Originally Posted by ultramarina
Originally Posted by Val
As I mentioned, IMO, the best way to help disadvantaged kids would be to give them free nutritious food at school twice a day starting in kindergarten.

This sounds very nice and all that, but how about some back-up?

Google "malnutrition affects intelligence" or something similar on Google or Google Scholar.

Malnutrition In Early Years Leads To Low IQ And Later Antisocial Behavior, USC Study Finds.

or

Effects of nutrition on learning


One hit from Google scholar says a lot:

"Many policymakers propose early childhood nutrition programs as a way to increase students’ academic achievement. This paper investigates the nutrition–learning nexus using a unique longitudinal data set that follows a large sample of Filipino children from birth until the end of their primary education. We find that better nourished children perform significantly better in school, partly because they enter school earlier and thus have more time to learn but mostly because of greater learning productivity per year of schooling. Our cost–benefit analysis suggests that a dollar invested in an early childhood nutrition program in a developing country could potentially return at least three dollars worth of gains in academic achievement, and perhaps much more." (Glewwe et al Journal of Public Economics 2000; 81:345).
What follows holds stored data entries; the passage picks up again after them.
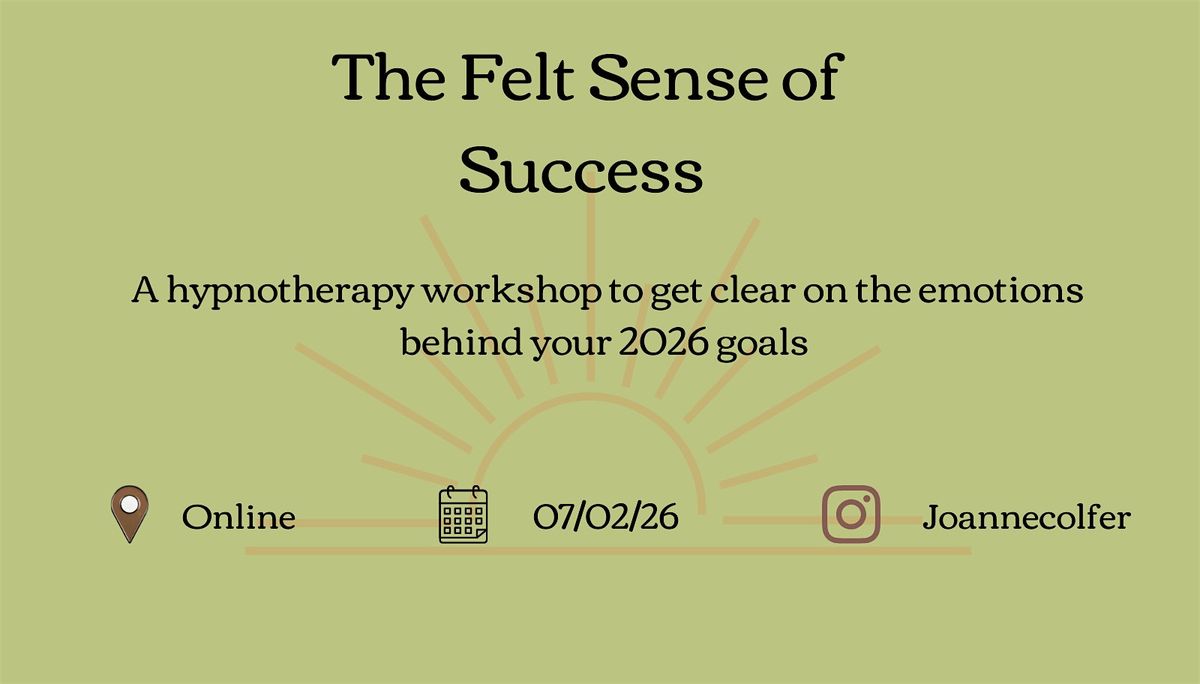 The Felt Sense of Success

A hypnotherapy workshop to get clear on the emotions behind your 2026 goals

Online

07/02/26

Joannecolfer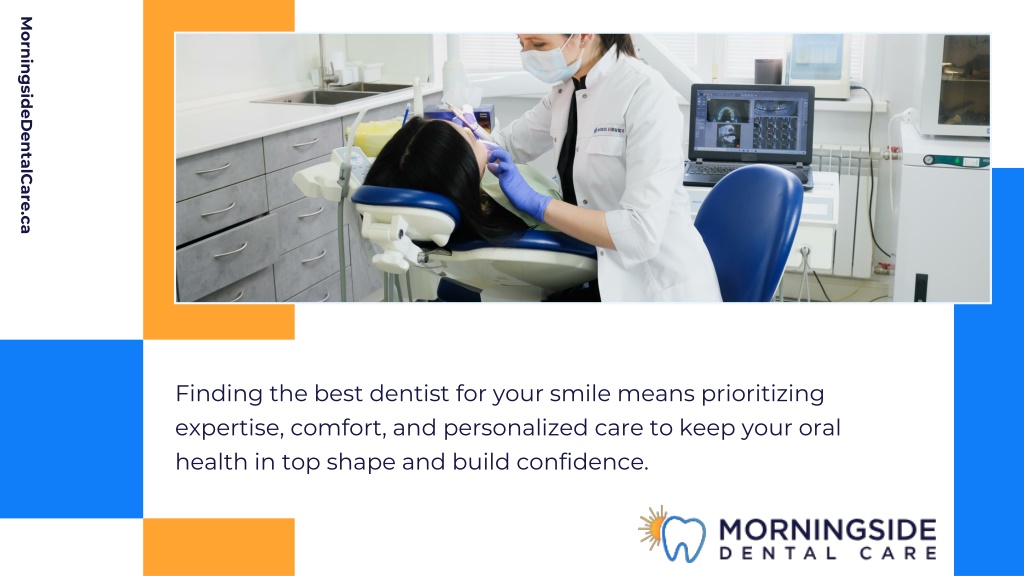 MorningsideDentalCare.ca

Finding the best dentist for your smile means prioritizing expertise, comfort, and personalized care to keep your oral health in top shape and build confidence.

MORNINGSIDE
DENTAL CARE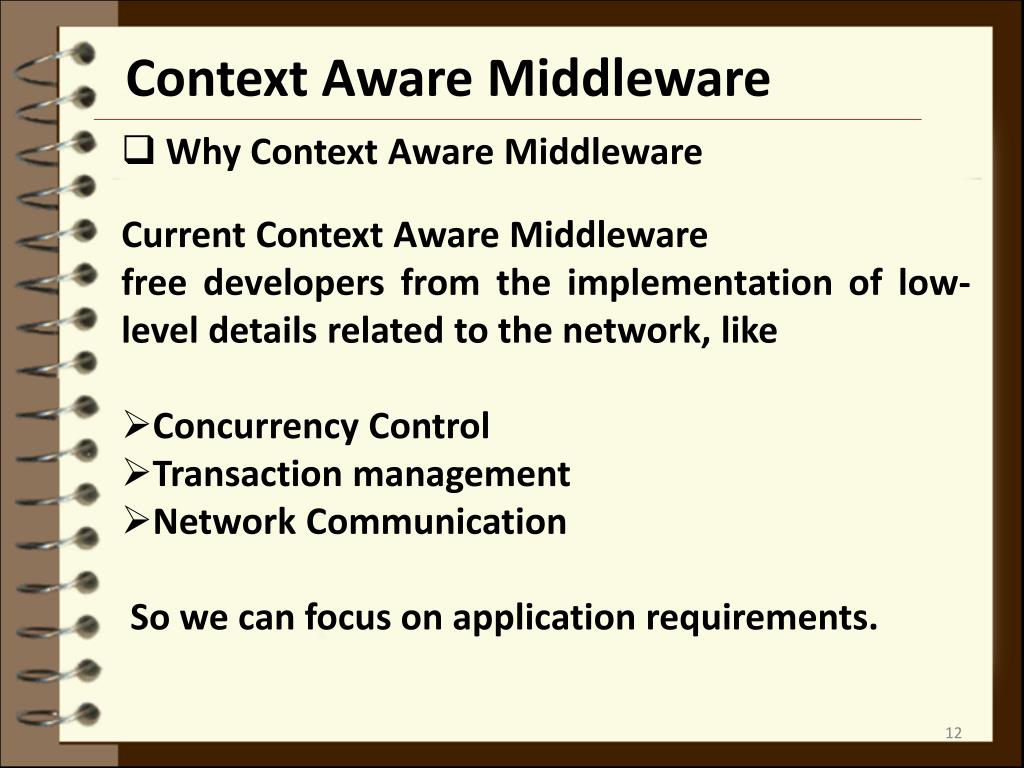 Context Aware Middleware

❑ Why Context Aware Middleware

Current Context Aware Middleware
free developers from the implementation of low-level details related to the network, like

➢Concurrency Control
➢Transaction management
➢Network Communication

So we can focus on application requirements.

12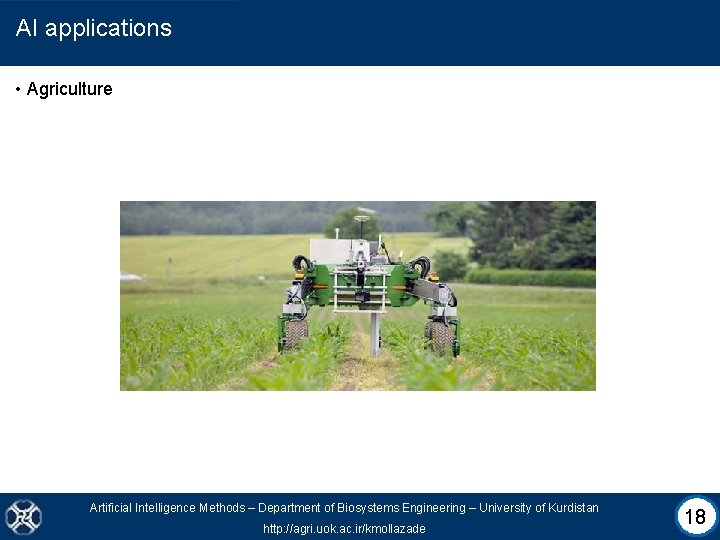 AI applications

• Agriculture

Artificial Intelligence Methods – Department of Biosystems Engineering – University of Kurdistan
http://agri.uok.ac.ir/kmollazade

18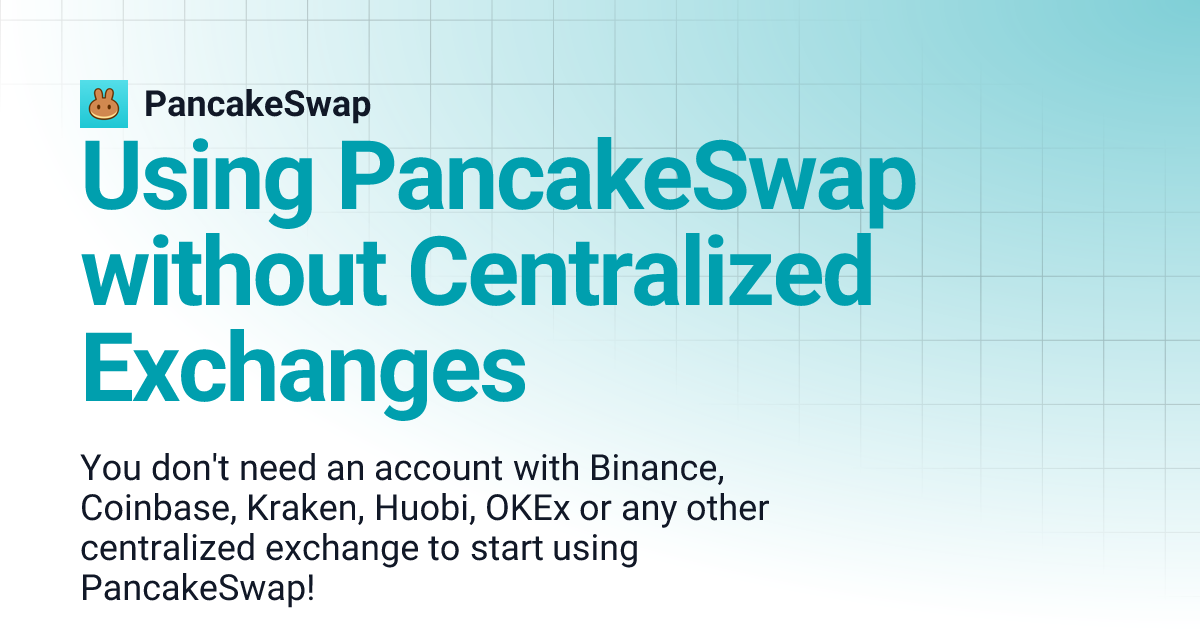 PancakeSwap

Using PancakeSwap without Centralized Exchanges

You don't need an account with Binance, Coinbase, Kraken, Huobi, OKEx or any other centralized exchange to start using PancakeSwap!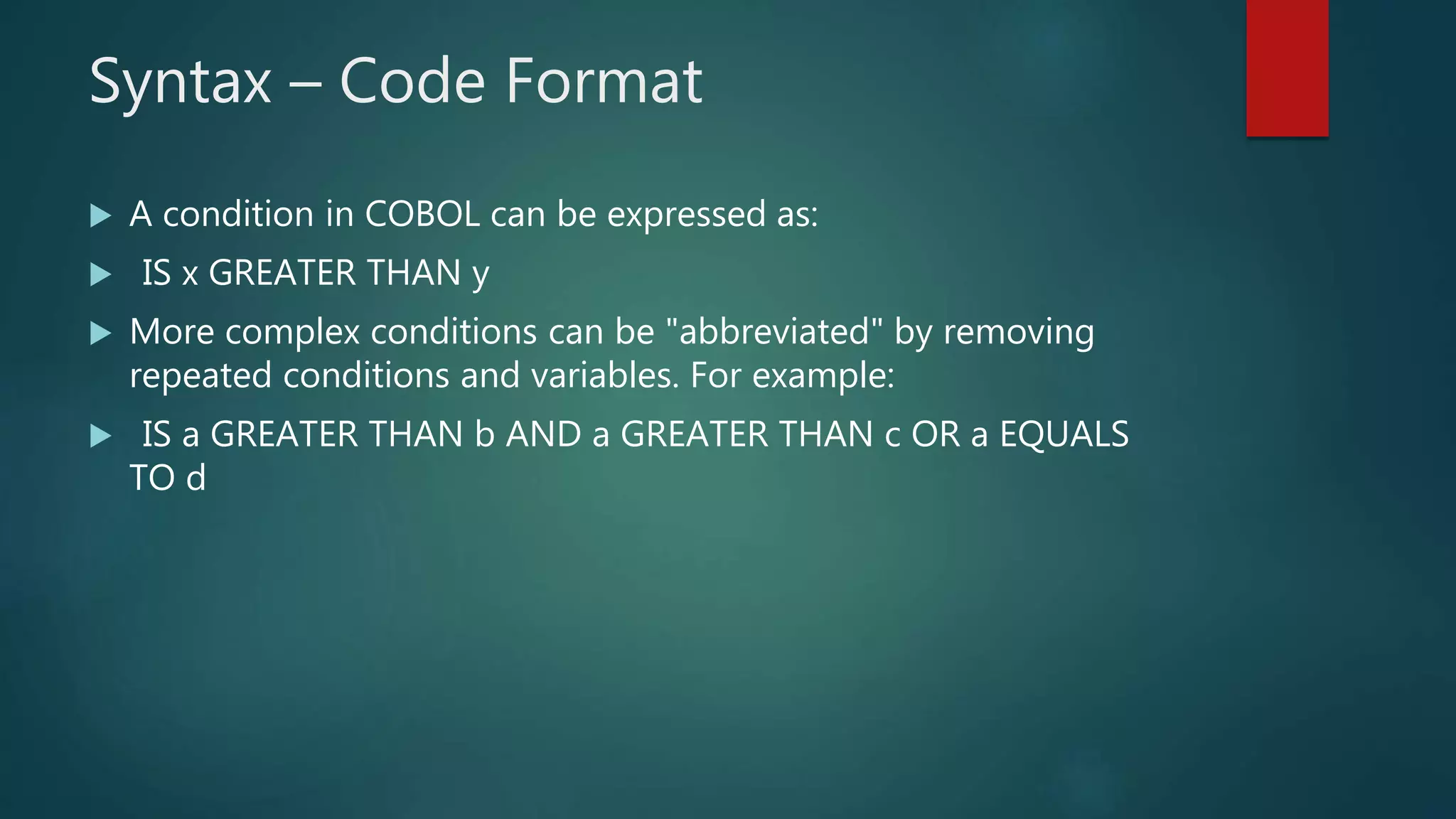 Syntax – Code Format

A condition in COBOL can be expressed as:

IS x GREATER THAN y

More complex conditions can be "abbreviated" by removing repeated conditions and variables. For example:

IS a GREATER THAN b AND a GREATER THAN c OR a EQUALS TO d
There are reams and reams of studies supporting this idea. I also mentioned the importance of making high-quality prenatal care available to poor people.

Originally Posted by ultramarina
Especially look at the Abcedarian project:

http://evidencebasedprograms.org/wordpress/?page_id=70

A much larger study repeated the Abcedarian project and found that early gains had been lost by age five in the target children (low birthweight). They also found a positive correlation with high-birthweight children, but it was after the fact, and they hadn't made this prediction when they started the study. Thus they probably didn't control for it properly during study design. I believe that this is a statistical no-no (could be wrong).

AFAIK, Abcedarian project wasn't a randomized study; I'm not sure. If it wasn't, there could have been a bias that affected the results (another statistical no-no). It was definitely small.

I'm not saying that early intervention isn't worthwhile. I'm just saying that the evidence I've seen doesn't support the dramatic claims that some people make.